## [Information provided]
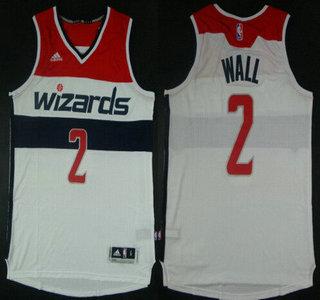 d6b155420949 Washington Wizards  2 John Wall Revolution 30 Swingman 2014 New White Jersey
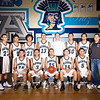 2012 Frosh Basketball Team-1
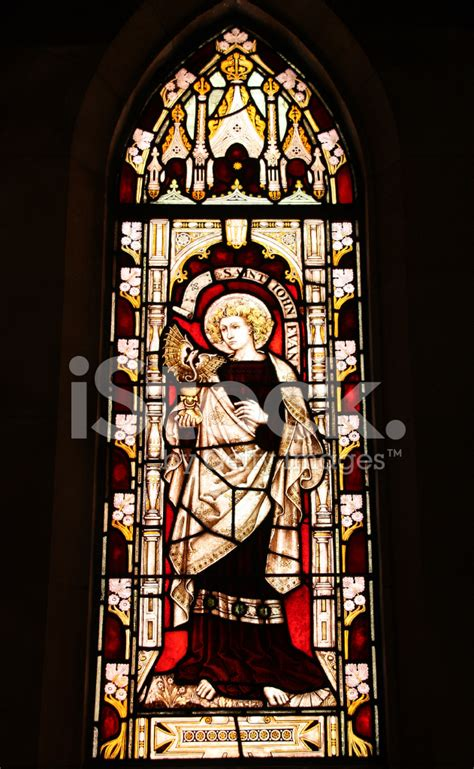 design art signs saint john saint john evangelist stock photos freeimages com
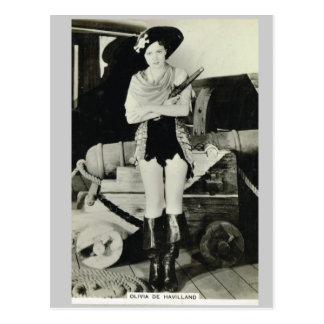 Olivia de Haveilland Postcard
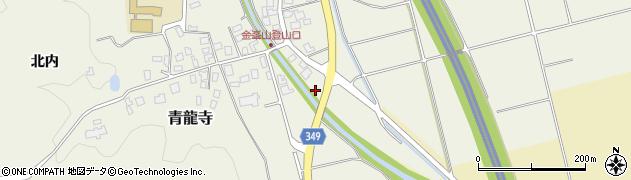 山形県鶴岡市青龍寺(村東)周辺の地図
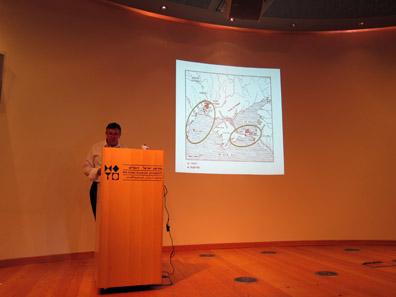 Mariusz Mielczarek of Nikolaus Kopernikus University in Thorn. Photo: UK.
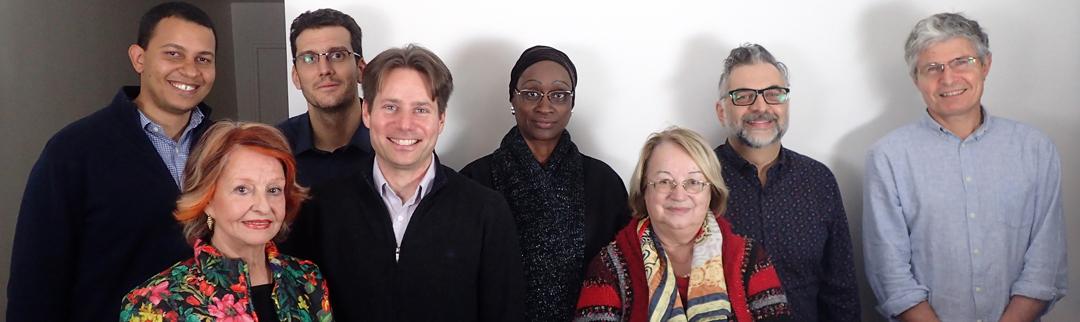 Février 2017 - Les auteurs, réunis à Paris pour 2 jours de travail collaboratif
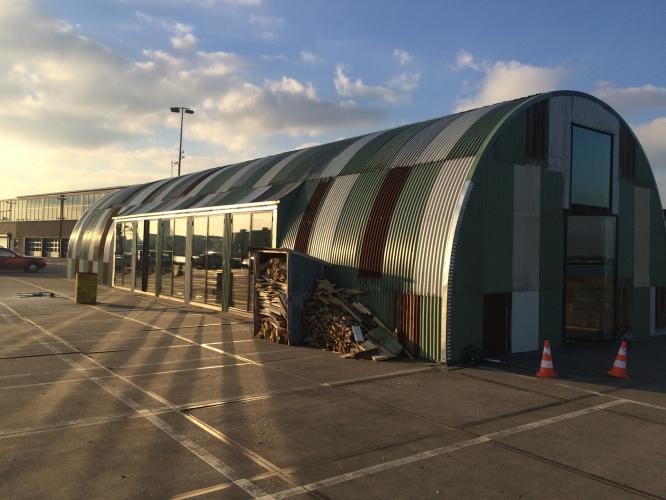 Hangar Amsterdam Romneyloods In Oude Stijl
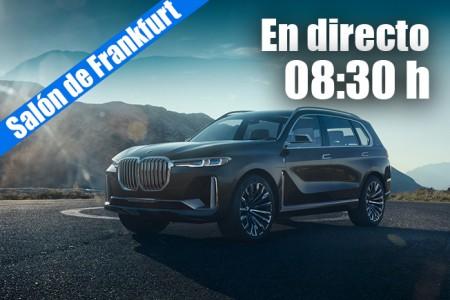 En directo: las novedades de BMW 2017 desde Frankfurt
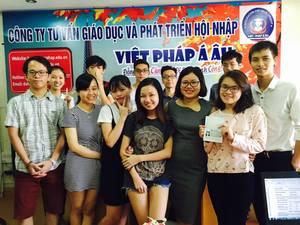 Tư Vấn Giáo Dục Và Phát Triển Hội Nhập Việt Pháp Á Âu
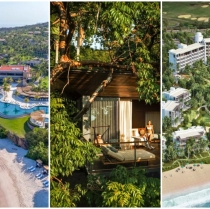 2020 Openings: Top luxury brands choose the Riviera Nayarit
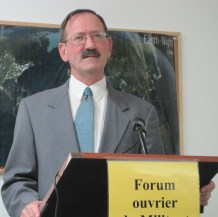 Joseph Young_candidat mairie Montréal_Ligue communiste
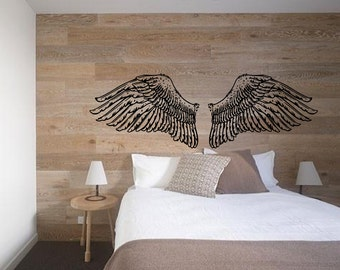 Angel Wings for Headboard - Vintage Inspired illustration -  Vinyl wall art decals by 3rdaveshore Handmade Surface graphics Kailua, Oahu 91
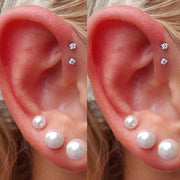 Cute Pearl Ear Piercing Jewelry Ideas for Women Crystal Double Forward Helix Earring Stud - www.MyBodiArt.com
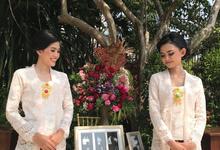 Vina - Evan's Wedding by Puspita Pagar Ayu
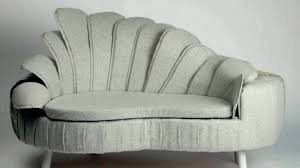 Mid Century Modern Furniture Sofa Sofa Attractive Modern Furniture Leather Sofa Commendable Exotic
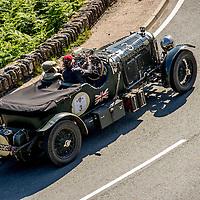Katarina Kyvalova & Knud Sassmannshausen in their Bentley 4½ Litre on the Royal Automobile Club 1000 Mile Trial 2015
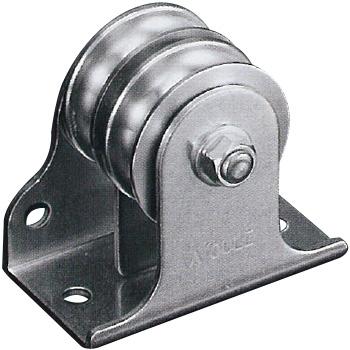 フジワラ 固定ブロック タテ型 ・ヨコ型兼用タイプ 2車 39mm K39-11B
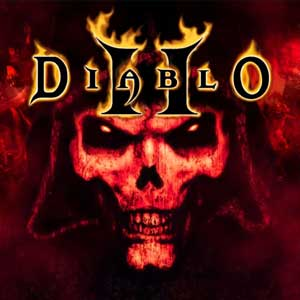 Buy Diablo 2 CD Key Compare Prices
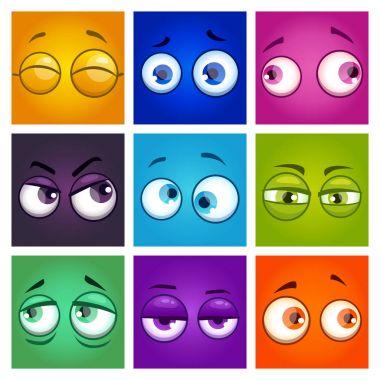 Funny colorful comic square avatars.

## [Work required]
Starting at the line with "Vina - Evan's Wedding by Puspita Pagar Ayu", transcribe the listing above exactly through its last line. No picture belongs in the transcription.

## [Task output]
 Vina - Evan's Wedding by Puspita Pagar Ayu
 Mid Century Modern Furniture Sofa Sofa Attractive Modern Furniture Leather Sofa Commendable Exotic
Katarina Kyvalova & Knud Sassmannshausen in their Bentley 4½ Litre on the Royal Automobile Club 1000 Mile Trial 2015
 フジワラ 固定ブロック タテ型 ・ヨコ型兼用タイプ 2車 39mm K39-11B
 Buy Diablo 2 CD Key Compare Prices
 Funny colorful comic square avatars.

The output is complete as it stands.